Average is a straight- forward concept and it can be solved easily by equal distribution method. Average is the sum of all the elements in a given data set divided by the total number of elements in the data set. The most commonly denoted term for average is Arithmetic Mean, simply termed as mean. The article SSC CPO Averages Quiz 1 very useful for different competitive examinations like RRB ALP/Technical Exams/Junior Engineer Recruitment Exams, SSC, IBPS PO, IBPS RRB Exams and etc. SSC CPO Averages Quiz 1 is very useful to crack the Quantitative Aptitude sections in several exams.

### Quiz

1. In an exam of 100 marks, the average marks of a class of 40 students are 76. If the top 3 scorers of the class leave, the average score falls “down by 1. If the other two toppers except “the highest topper scored not more than 85. “then what is the minimum score the topper can score?

A. 86
B. 98
C. 95
D. 92
E. None of these

Explanation:
Total score of 40 students = (40 × 76) = 3040

Total score of top 3 scorers = 3040 – (37 × 75) = 265

To minimize the score of the top scorer, we assume the other two top scorers score the maximum they can = 85 marks each.

So, the top scorer scored = 265 – 170 = 95 marks.

2. Average weight of three friends Amar, Visera and Daman is 70 kg.
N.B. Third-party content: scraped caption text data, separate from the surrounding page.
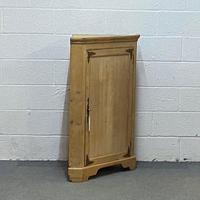 Victorian Pine Corner Cupboard (3 of 4)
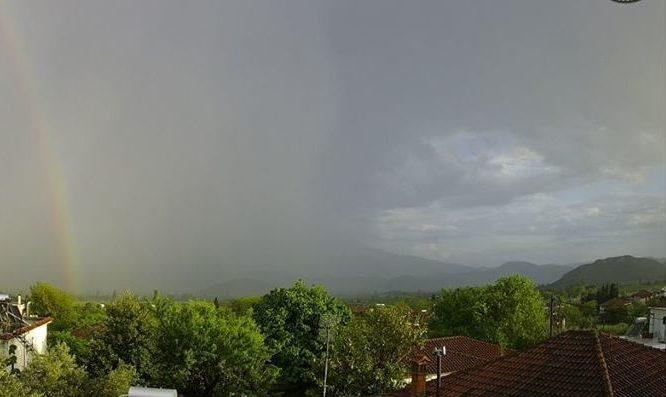 Ένα σπάνιο και εντυπωσιακό φαινόμενο εμφανίστηκε στον ουρανό της Λάρισας (pic)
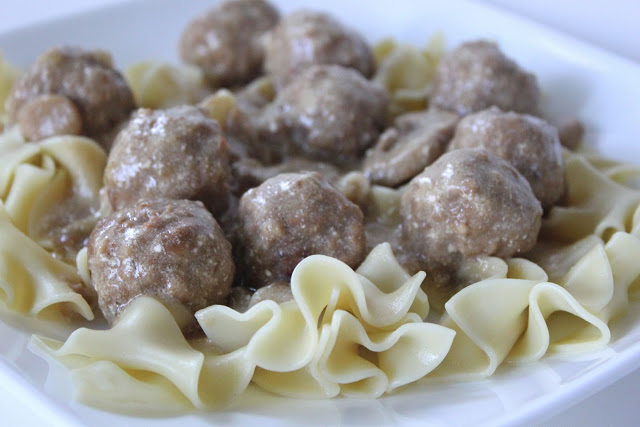 Crock Pot Swedish Meatballs (Only 3 Ingredients) January 15, by Amy Arndt 10 Comments These Crock Pot Swedish Meatballs are super yummy as either an appetizer or as a main part of a meal.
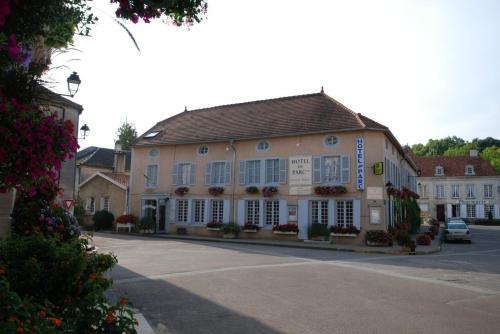 Logis Hôtel Du Parc : Hotel near Giey-sur-Aujon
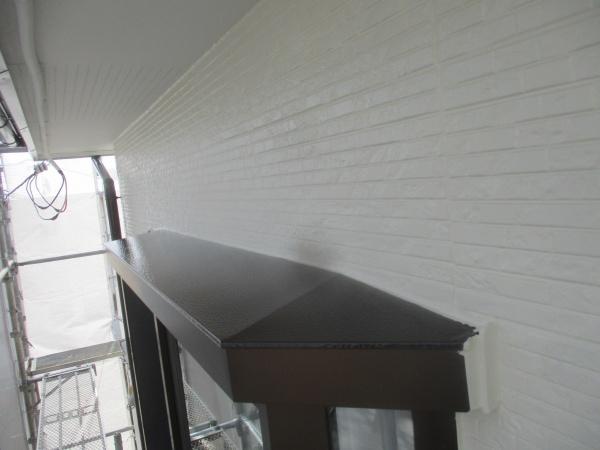 出窓天板と2階外壁の完工です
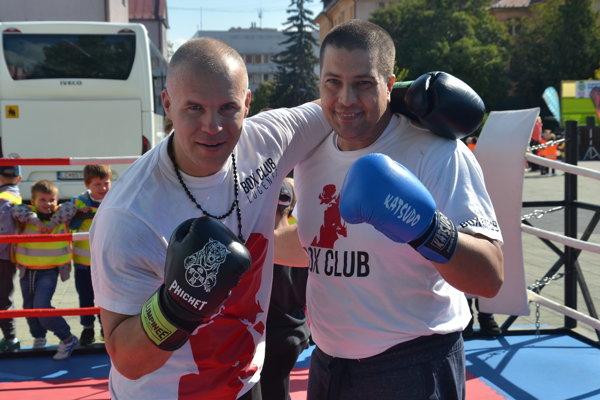 Tréneri Box Clubu Lučenec Štefan Bohinský (vľavo) a Hugo Hojtel.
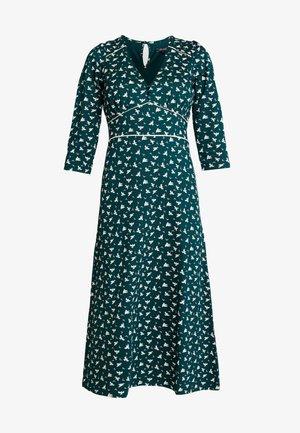LYNN DRESS BIRDIE - Žerzejové šaty - pine green
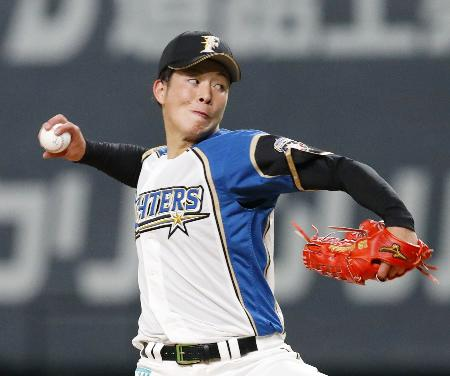 プロ野球交流戦の広島戦でプロ初登板した日本ハムの吉田輝星=12日、札幌ドーム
Another person Vishal joins the group and now the average is 66 kg. If another person Tahir whose weight is 6 kg more than Vishal, joins the group replacing Amar, then average weight of Visera, Daman, Vishal and Tahir becomes 75 kg. What is the weight of Amar (in kg)?

A. 18
B. 20
C. 22
D. 24
E. None of these

Explanation: Total weight of Amar, Visera and Daman = 70 × 3 = 210 kg

Again, Amar + Visera + Daman + Vishal = 66 × 4 = 264 kg ……… (i)

∴ Weight of Vishal = 264 – 210 = 54 kg

∴ Weight of Tahir = 54 + 6 = 60 kg

Now, as per the question

Visera + Daman + Vishal + Tahir = 75 × 4 = 300 kg. ………………. (ii)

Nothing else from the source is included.